November 18th, 2005 – by: skippyed
We arrived early morning in Cairo and had a whole day so a group of us decided to check out Coptic Cairo then if we had time onto Islamic Cairo. Vaughan came up with the idea of trying the metro as he heard it was efficient clean and cheap. Well he was right the metro was very modern, the tickets cost us 75 piastres compared to a taxi ride of 10 pounds! the platforms were clearly marked and it was very clean. I thought getting on the metro late morning it might be half empty but it was just as packed as the London Underground at peak hour! I forget that a city with 20 million people no transport is going to be half empty.
We were the only westerners using the metro so we got a few looks.
Christian Murals in Coptic Cairo
We arrived at Coptic Cairo with no Hassle and proceeded to explore the very compact site. We were recommended to go into the museum but it was closed for renovations so our first stop was the Hanging Church which had a service happening so we listened in on that for a while. The wide passage way leading up to the church had walls painted with Christian murals. Next stop was the Church of St George which was decorated finely with wood panelling and old Christian paintings, chandeliers and lovely candles. The churches were unlike what we had been in before these looked more Orthodox but given its now Greek its not surprising. We wondered through the Grave yard with its many Roman like tombs and into the Church of the Virgin. This Church had wonderful little nooks and crannies and even a wishing well! No sooner you wonder through one room you found steps and little doorways leading to alcoves full of Christian artefacts.
Church of St George
Our last visit via the old quarter alley ways was the Ben Ezra Synagogue and it was here we were told the story of how Moses was found in his basket by the Pharaoh's daughter at that time. We were shown outside the very spot. We had time in the afternoon so myself, Vaughan, Nat M and Sarah went to old Islamic Cairo, the others decided to go to the Citadel. We hopped onto the Metro only this time Vaughan was suddenly confronted by an angry old local women. It turned out we had got onto the women’s carriage which was OK for us girls but not Vaughan! the younger women in the carriage didn't seem to worry but we wanted to keep the peace so we went to a different carriage. We did have a good laugh over the incident though! Friday was not a good day to explore Islamic Cairo for one its very busy with locals especially teenage locals who can be very annoying wanting photo’s with you all the time.

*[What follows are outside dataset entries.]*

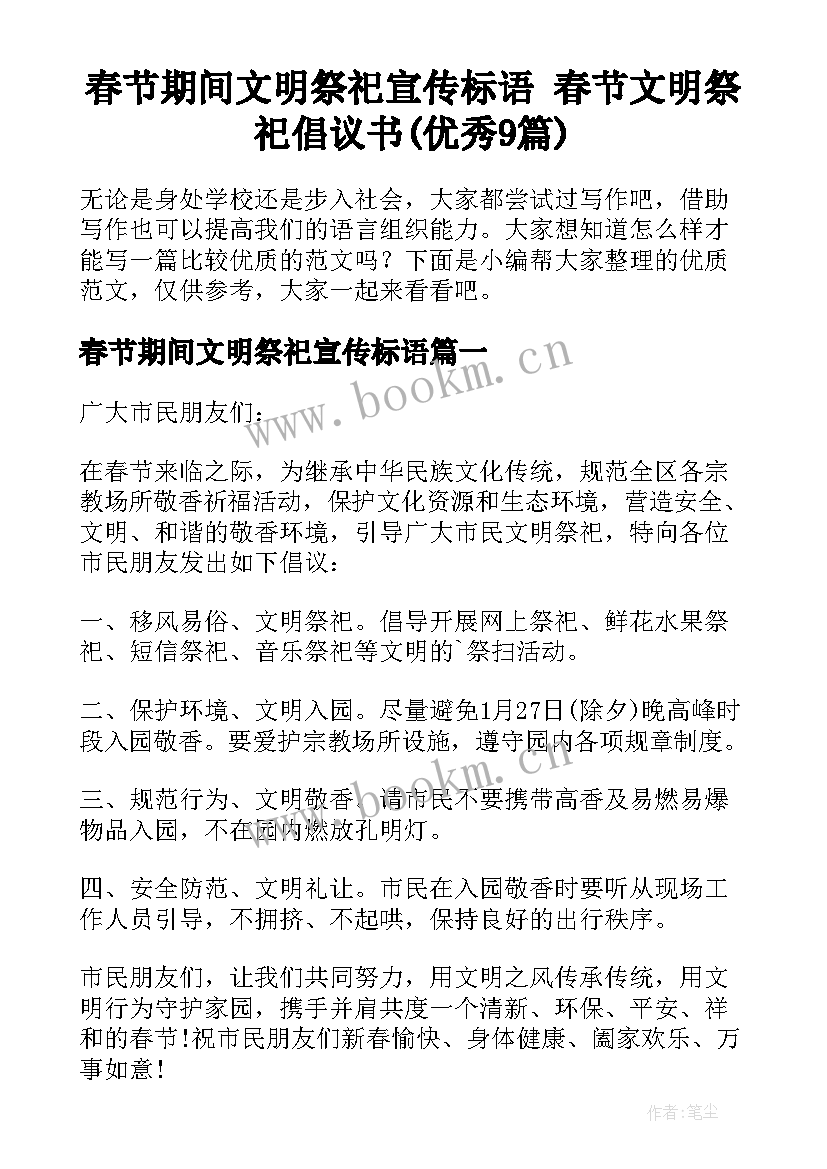 春节期间文明祭祀宣传标语 春节文明祭祀倡议书(优秀9篇)

无论是身处学校还是步入社会，大家都尝试过写作吧，借助写作也可以提高我们的语言组织能力。大家想知道怎么样才能写一篇比较优质的范文吗？下面是小编帮大家整理的优质范文，仅供参考，大家一起来看看吧。

春节期间文明祭祀宣传标语篇一

www.bookm.cn

广大市民朋友们：

在春节来临之际，为继承中华民族文化传统，规范全区各宗教场所敬香祈福活动，保护文化资源和生态环境，营造安全、文明、和谐的敬香环境，引导广大市民文明祭祀，特向各位市民朋友发出如下倡议：

一、移风易俗、文明祭祀。倡导开展网上祭祀、鲜花水果祭祀、短信祭祀、音乐祭祀等文明的`祭扫活动。

二、保护环境、文明入园。尽量避免1月27日(除夕)晚高峰时段入园敬香。要爱护宗教场所设施，遵守园内各项规章制度。

www.bookm.cn

三、规范行为、文明敬香。请市民不要携带高香及易燃易爆物品入园，不在园内燃放孔明灯。

四、安全防范、文明礼让。市民在入园敬香时要听从现场工作人员引导，不拥挤、不起哄，保持良好的出行秩序。

市民朋友们，让我们共同努力，用文明之风传承传统，用文明行为守护家园，携手并肩共度一个清新、环保、平安、祥和的春节!祝市民朋友们新春愉快、身体健康、阖家欢乐、万事如意!

作者：笔尘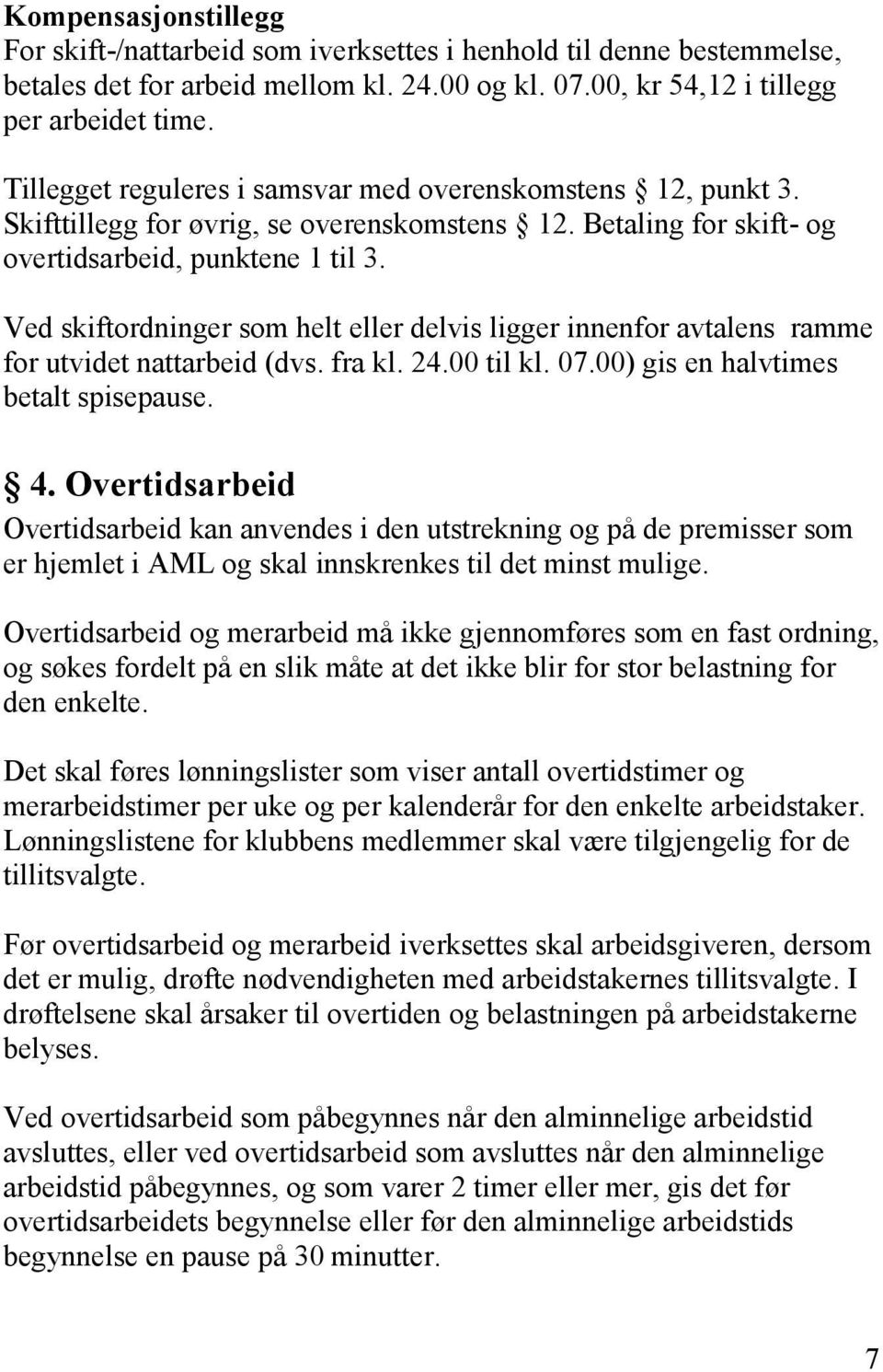 Kompensasjonstillegg
For skift-/nattarbeid som iverksettes i henhold til denne bestemmelse, betales det for arbeid mellom kl. 24.00 og kl. 07.00, kr 54,12 i tillegg per arbeidet time.

Tillegget reguleres i samsvar med overenskomstens § 12, punkt 3. Skifttillegg for øvrig, se overenskomstens § 12. Betaling for skift- og overtidsarbeid, punktene 1 til 3.

Ved skiftordninger som helt eller delvis ligger innenfor avtalens ramme for utvidet nattarbeid (dvs. fra kl. 24.00 til kl. 07.00) gis en halvtimes betalt spisepause.

§ 4. Overtidsarbeid
Overtidsarbeid kan anvendes i den utstrekning og på de premisser som er hjemlet i AML og skal innskrenkes til det minst mulige.

Overtidsarbeid og merarbeid må ikke gjennomføres som en fast ordning, og søkes fordelt på en slik måte at det ikke blir for stor belastning for den enkelte.

Det skal føres lønningslister som viser antall overtidstimer og merarbeidstimer per uke og per kalenderår for den enkelte arbeidstaker. Lønningslistene for klubbens medlemmer skal være tilgjengelig for de tillitsvalgte.

Før overtidsarbeid og merarbeid iverksettes skal arbeidsgiveren, dersom det er mulig, drøfte nødvendigheten med arbeidstakernes tillitsvalgte. I drøftelsene skal årsaker til overtiden og belastningen på arbeidstakerne belyses.

Ved overtidsarbeid som påbegynnes når den alminnelige arbeidstid avsluttes, eller ved overtidsarbeid som avsluttes når den alminnelige arbeidstid påbegynnes, og som varer 2 timer eller mer, gis det før overtidsarbeidets begynnelse eller før den alminnelige arbeidstids begynnelse en pause på 30 minutter.

7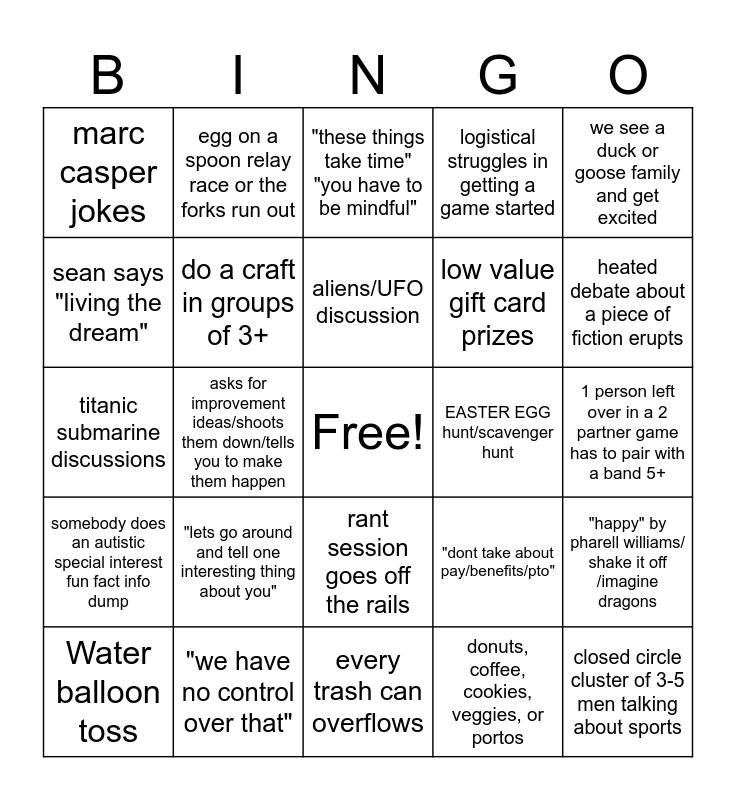 | B | I | N | G | O |
|---|---|---|---|---|
| marc casper jokes | egg on a spoon relay race or the forks run out | "these things take time" "you have to be mindful" | logistical struggles in getting a game started | we see a duck or goose family and get excited |
| sean says "living the dream" | do a craft in groups of 3+ | aliens/UFO discussion | low value gift card prizes | heated debate about a piece of fiction erupts |
| titanic submarine discussions | asks for improvement ideas/shoots them down/tells you to make them happen | Free! | EASTER EGG hunt/scavenger hunt | 1 person left over in a 2 partner game has to pair with a band 5+ |
| somebody does an autistic special interest fun fact info dump | "lets go around and tell one interesting thing about you" | rant session goes off the rails | "dont take about pay/benefits/pto" | "happy" by pharell williams/ shake it off /imagine dragons |
| Water balloon toss | "we have no control over that" | every trash can overflows | donuts, coffee, cookies, veggies, or portos | closed circle cluster of 3-5 men talking about sports |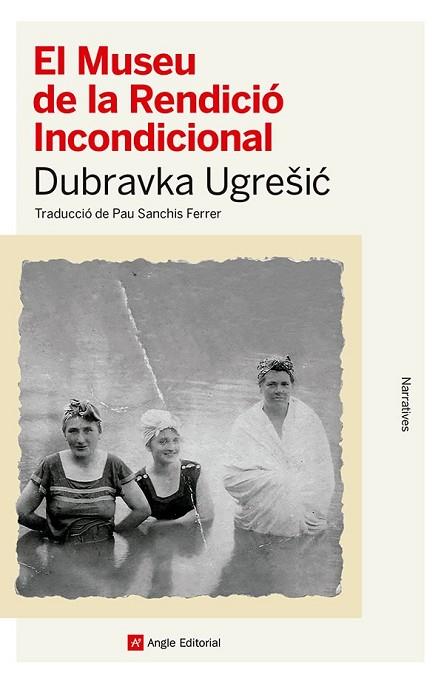 El Museu de la Rendició Incondicional

Dubravka Ugrešić

Traducció de Pau Sanchis Ferrer

Narratives

Angle Editorial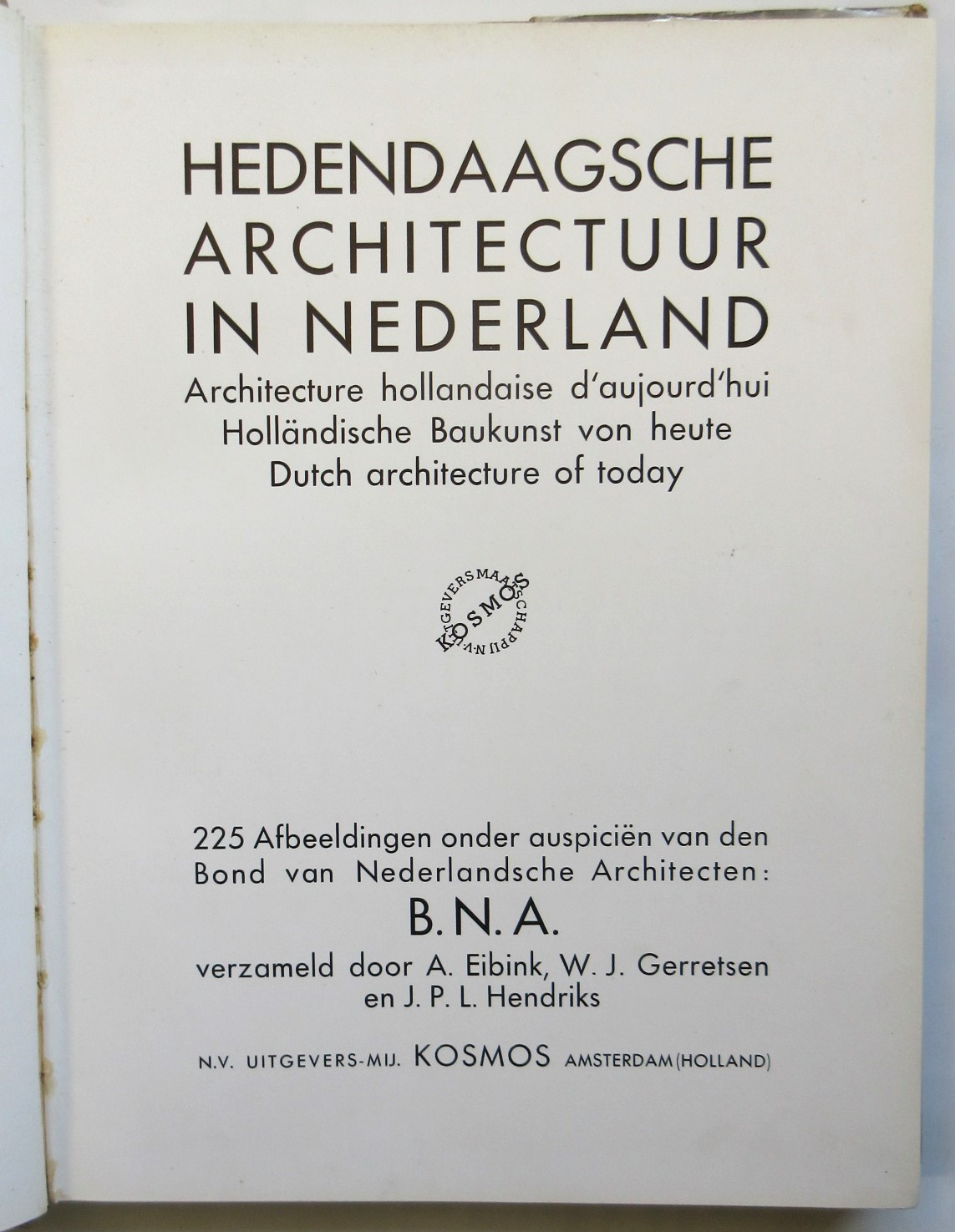 HEDENDAAGSCHE ARCHITECTUUR IN NEDERLAND

Architecture hollandaise d'aujourd'hui
Holländische Baukunst von heute
Dutch architecture of today

N.V. UITGEVERSMAATSCHAPPIJ KOSMOS

225 Afbeeldingen onder auspiciën van den Bond van Nederlandsche Architecten:

B. N. A.

verzameld door A. Eibink, W. J. Gerretsen en J. P. L. Hendriks

N.V. UITGEVERS-MIJ. KOSMOS AMSTERDAM (HOLLAND)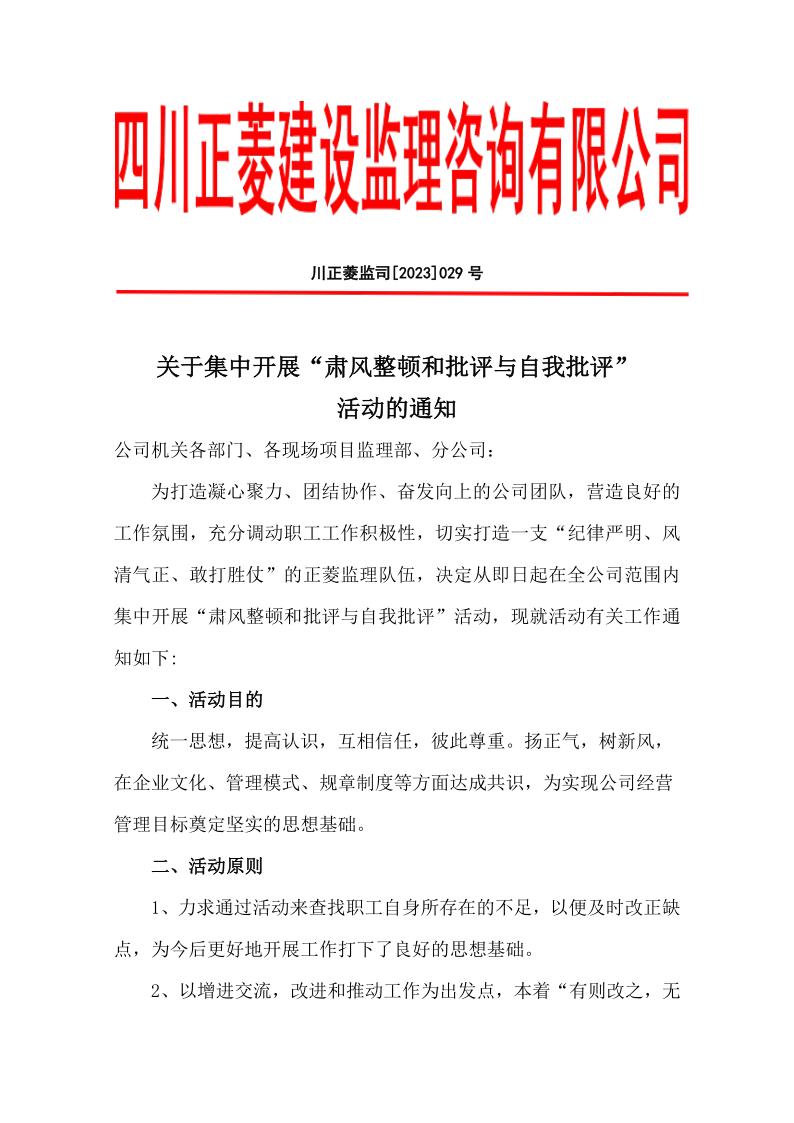 四川正菱建设监理咨询有限公司

川正菱监司[2023]029 号

关于集中开展“肃风整顿和批评与自我批评”活动的通知

公司机关各部门、各现场项目监理部、分公司：

为打造凝心聚力、团结协作、奋发向上的公司团队，营造良好的工作氛围，充分调动职工工作积极性，切实打造一支“纪律严明、风清气正、敢打胜仗”的正菱监理队伍，决定从即日起在全公司范围内集中开展“肃风整顿和批评与自我批评”活动，现就活动有关工作通知如下：

一、活动目的

统一思想，提高认识，互相信任，彼此尊重。扬正气，树新风，在企业文化、管理模式、规章制度等方面达成共识，为实现公司经营管理目标奠定坚实的思想基础。

二、活动原则

1、力求通过活动来查找职工自身所存在的不足，以便及时改正缺点，为今后更好地开展工作打下了良好的思想基础。

2、以增进交流，改进和推动工作为出发点，本着“有则改之，无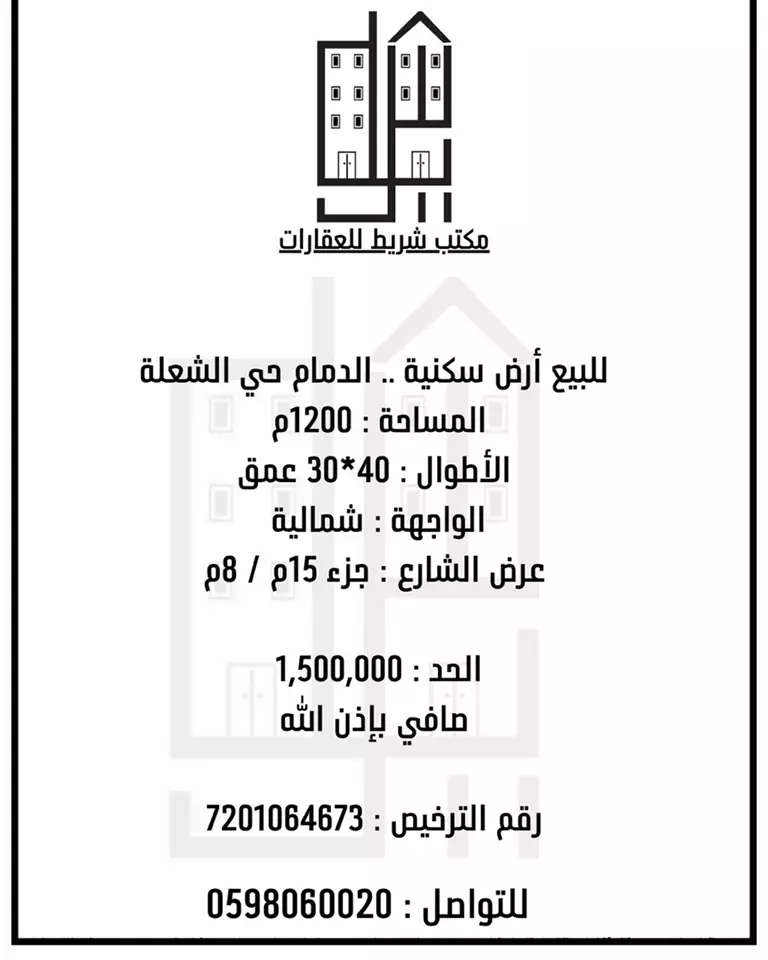 مكتب شريط للعقارات

للبيع أرض سكنية .. الدمام حي الشعلة
المساحة : 1200م
الأطوال : 40*30 عمق
الواجهة : شمالية
عرض الشارع : جزء 15م / 8م

الحد : 1,500,000
صافي بإذن الله

رقم الترخيص : 7201064673

للتواصل : 0598060020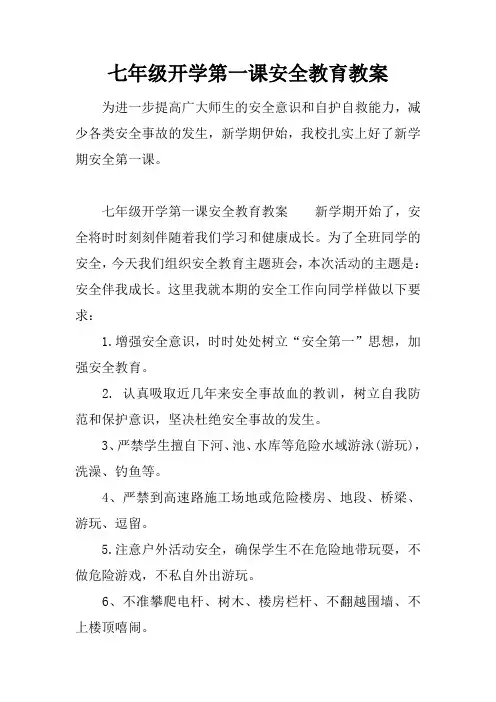 七年级开学第一课安全教育教案

为进一步提高广大师生的安全意识和自护自救能力，减少各类安全事故的发生，新学期伊始，我校扎实上好了新学期安全第一课。

七年级开学第一课安全教育教案　　新学期开始了，安全将时时刻刻伴随着我们学习和健康成长。为了全班同学的安全，今天我们组织安全教育主题班会，本次活动的主题是：安全伴我成长。这里我就本期的安全工作向同学样做以下要求：

1.增强安全意识，时时处处树立“安全第一”思想，加强安全教育。

2. 认真吸取近几年来安全事故血的教训，树立自我防范和保护意识，坚决杜绝安全事故的发生。

3、严禁学生擅自下河、池、水库等危险水域游泳(游玩)，洗澡、钓鱼等。

4、严禁到高速路施工场地或危险楼房、地段、桥梁、游玩、逗留。

5.注意户外活动安全，确保学生不在危险地带玩耍，不做危险游戏，不私自外出游玩。

6、不准攀爬电杆、树木、楼房栏杆、不翻越围墙、不上楼顶嘻闹。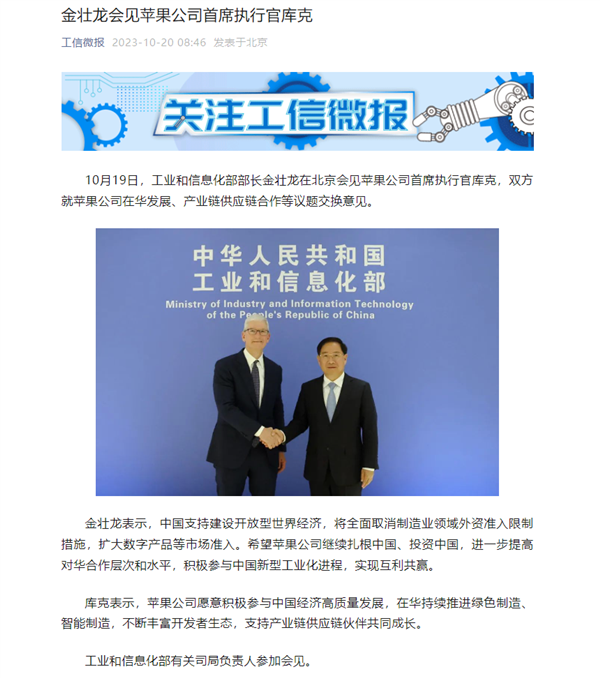 金壮龙会见苹果公司首席执行官库克

工信微报 2023-10-20 08:46 发表于北京

关注工信微报

10月19日，工业和信息化部部长金壮龙在北京会见苹果公司首席执行官库克，双方就苹果公司在华发展、产业链供应链合作等议题交换意见。

中华人民共和国
工业和信息化部
Ministry of Industry and Information Technology of the People's Republic of China

金壮龙表示，中国支持建设开放型世界经济，将全面取消制造业领域外资准入限制措施，扩大数字产品等市场准入。希望苹果公司继续扎根中国、投资中国，进一步提高对华合作层次和水平，积极参与中国新型工业化进程，实现互利共赢。

库克表示，苹果公司愿意积极参与中国经济高质量发展，在华持续推进绿色制造、智能制造，不断丰富开发者生态，支持产业链供应链伙伴共同成长。

工业和信息化部有关司局负责人参加会见。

inside Church of St George
The other was its a major praying day for Muslims and getting in to see a Mosque can be difficult. We met this friendly local chap who took us to a Mosque that we would get in and see - Al Ghuri mosque. Getting into a Mosque on your own without a guide is also difficult and they don't do it for free! Our guide first took us up the Minaret so we could get a good view of Cairo. It was pretty dark and scary getting up the steps of the Minaret but the views were worth it, we could even see the Pyramids! We then went inside to a balcony area where we could observe the locals praying. It was interesting to see that the women and children had their own praying area away from the men. It was an experience to see inside a Mosque especially during prayer time.
Inside Church of St George
Our next stop was Al-Azhar Mosque one of the most important Mosques in Cairo. We had to wait until prayers were finished before we could go inside this one. Natalie, myself and Sarah weren't quite dressed for the occasion so we were given makeshift Hijab’s to wear made from sheets. Natalie was wearing shorts so they gave her a full on sheet to wear! she looked silly and we found it hard not to laugh at her. Once again we were greeted by a guide who gave us a very good tour of the Mosque. The Mosque was very nice it had a large marble courtyard overlooked by three minarets. The prayer hall was very large with pillars every so many meters. The Mosque was built at different periods and this was reflected in the different Mihrab designs. The ceiling was ornate zig zag patterns and unlike Christian churches there were no pictures or paintings to be seen anywhere.
Tombs in the church yard
Our guide was very informative even though he stung us for 20 pounds each, and to top it off we had to pay to get our shoes back! It was getting late in the afternoon so we decided go seek out Fishawi's coffee shop in Khan el-Khalili. The market place was very busy and quite stressful to wonder through so we gave shopping a miss.